EXCERPTED TEXT →
┄┄┄┄┄┄

I move: "That the Bill be now read a Second Time."
The purpose of this Bill is to amend the legislation governing Telecom Éireann to facilitate an initial public offering of shares in the company and to make legislation pertaining to the company compatible with its subsequent status as a publicly quoted company. Before outlining the provisions of the Bill, I would like to provide some background to the present position in order that the significance of these proposals may be fully appreciated.
For millennia, human communication could only go as fast as the fleetest runner, the swiftest horse or the fastest ship. As we approach the new millennium, we can now send messages to each other literally at the speed of light along fibre optic cables or via radio signals which can be relayed around the planet in a matter of moments by satellite.
Developments in telecommunications in the past 160 years have been truly amazing. The telegraph system, developed in the 1830s, was introduced to Ireland in the 1850s. The first services were established by private companies such as the private railway companies. In 1869, however, as the magnitude of linking the whole country to the telegraph system became apparent, the Government stepped in and nationalised the telegraphs system. Through the office of The Postmaster General, and later through the Department of Posts and Telegraphs of the Irish State, the State retained control of this essential means of communication.

┄┄┄┄┄┄

RECORDED INFORMATION →
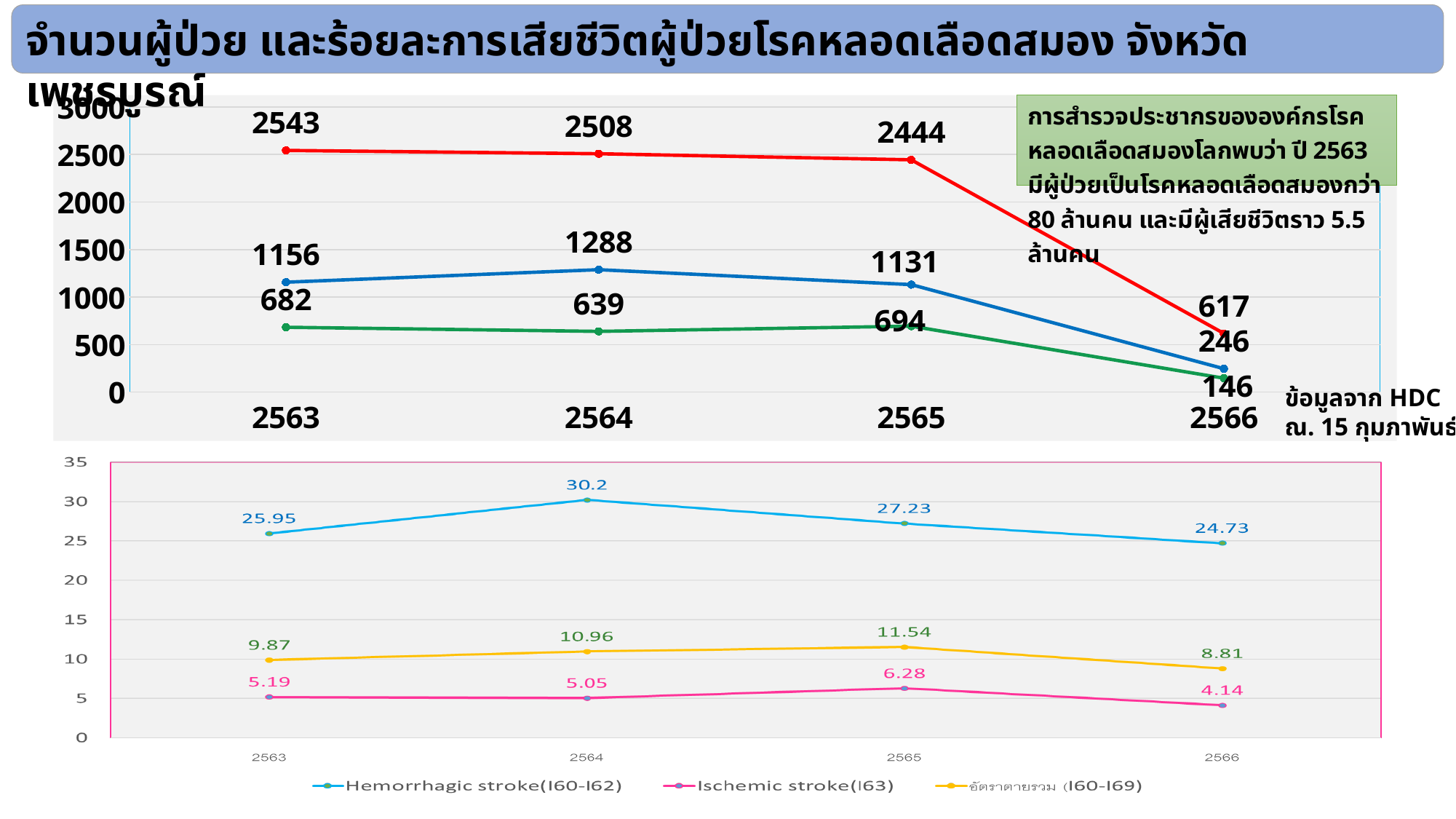
In the bottom chart, what is the value for Ischemic stroke(I63) in 2566? 4.14 How many series does the legend of the bottom chart list? 3 In the top chart, how many years are shown on the x axis? 4 In the bottom chart, what is the value for Hemorrhagic stroke(I60-I62) in 2564? 30.2 In the bottom chart, which is larger: Hemorrhagic stroke(I60-I62) in 2563 or in 2566? 2563 In the top chart, what is the value of the red line for 2563? 2543 What type of chart is the bottom chart? line chart In the bottom chart, in which year is the value for อัตราตายรวม (I60-I69) highest? 2565 In the top chart, what is the difference between the red line values for 2565 and 2566? 1827 In the top chart, does the red line rise or fall from 2563 to 2566? fall In the top chart, in which year does the red line reach its lowest value? 2566 In the top chart, what is the value of the blue line for 2564? 1288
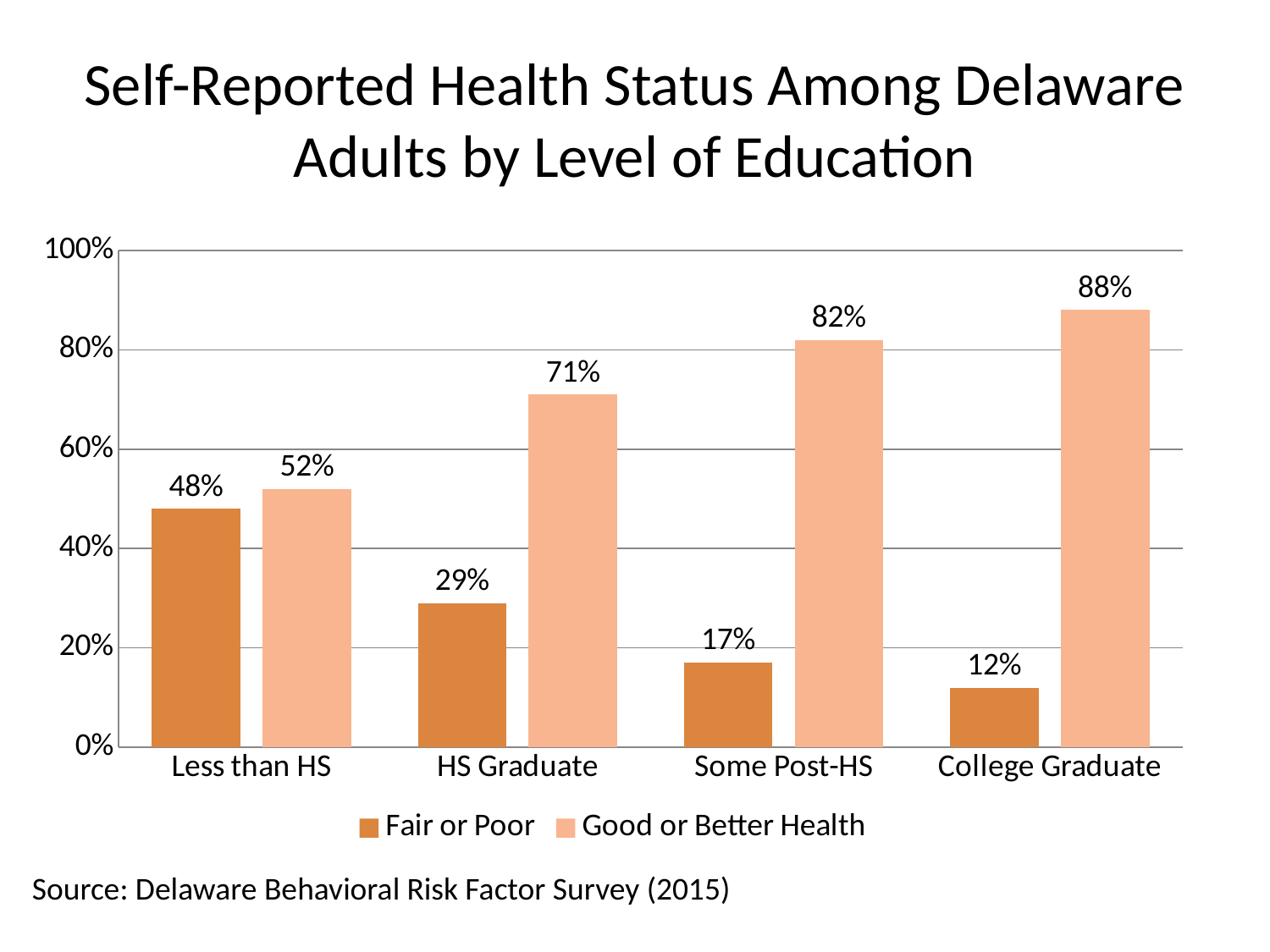
How many series does the legend list? 2 Is the Good or Better Health value for HS Graduate greater or less than 60%? greater Which is larger for Less than HS: Fair or Poor or Good or Better Health? Good or Better Health What is the difference between the Good or Better Health values for College Graduate and Less than HS? 36% What is the Fair or Poor value for College Graduate? 12% What is the Good or Better Health value for Some Post-HS? 82% Do the Fair or Poor values rise or fall from Less than HS to College Graduate? Fall Which education level has the highest Good or Better Health value? College Graduate How many education levels are shown on the x axis? 4 What is the Fair or Poor value for HS Graduate? 29% Which education level has the lowest Fair or Poor value? College Graduate What kind of chart is shown on the slide? Bar chart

┄┄┄┄┄┄

COMPLETE THE FOLLOWING →
**A.** According to the Telecom Éireann speech, when was the telegraph system introduced to Ireland?
**B.** In the Telecom Éireann speech, swap "nationalised" for "took over" and write out the passage that begins at the words "Developments in telecommunications" and stops after "means of communication.".
**C.** Write the next part of the Telecom Éireann speech, picking up after its final sentence.
The data shown above comes from a different source than the speech.

LIST OF ANSWERS →
**A.** In the 1850s.

**B.**
Developments in telecommunications in the past 160 years have been truly amazing. The telegraph system, developed in the 1830s, was introduced to Ireland in the 1850s. The first services were established by private companies such as the private railway companies. In 1869, however, as the magnitude of linking the whole country to the telegraph system became apparent, the Government stepped in and took over the telegraphs system. Through the office of The Postmaster General, and later through the Department of Posts and Telegraphs of the Irish State, the State retained control of this essential means of communication.

**C.**
The first major change took place in 1984 when, almost at the dawn of the new information age, Telecom Éireann was established as a State-owned company to take over the running of the telecommunications system. The company has since established a world class communications infrastructure and service in Ireland. Some 150 years after the development of the first telegraph companies in Ireland, I am happy to present this Bill aimed at facilitating the proposed initial public offering of the State's shares in the company.
Government strategy in regard to the telecommunications sector over recent years has been focused very much on the introduction of strong and effective competition in the marketplace. One of the main planks of this strategy has been the introduction of an equitable and transparent regulatory regime. This has been effected through the transposition of relevant EU Directives into law and the setting up of the independent office of the Director of Telecommunications Regulation. I pay tribute to the previous Government for setting up the office, the director of which, Ms Etain Doyle, has worked extraordinarily diligently.
The development of Telecom Éireann commenced with a strategic alliance with Comsource, involving KPN of the Netherlands and Telia of Sweden, which initially entailed selling 20 per cent of the Government's shareholding in the company. The objective of this agreement was to provide a vital cash injection to the company which had, at that time, a substantial amount of debt to deal with – more than £1.2 billion – and to provide access to the expertise necessary for the company to deal with the impact of forth coming competition. The deal proved to be a turning point for the company. It made considerable progress in restructuring its costs and tariffs and in introducing substantial reductions in many of its charges to its customers over the past two years. More are expected over the coming year.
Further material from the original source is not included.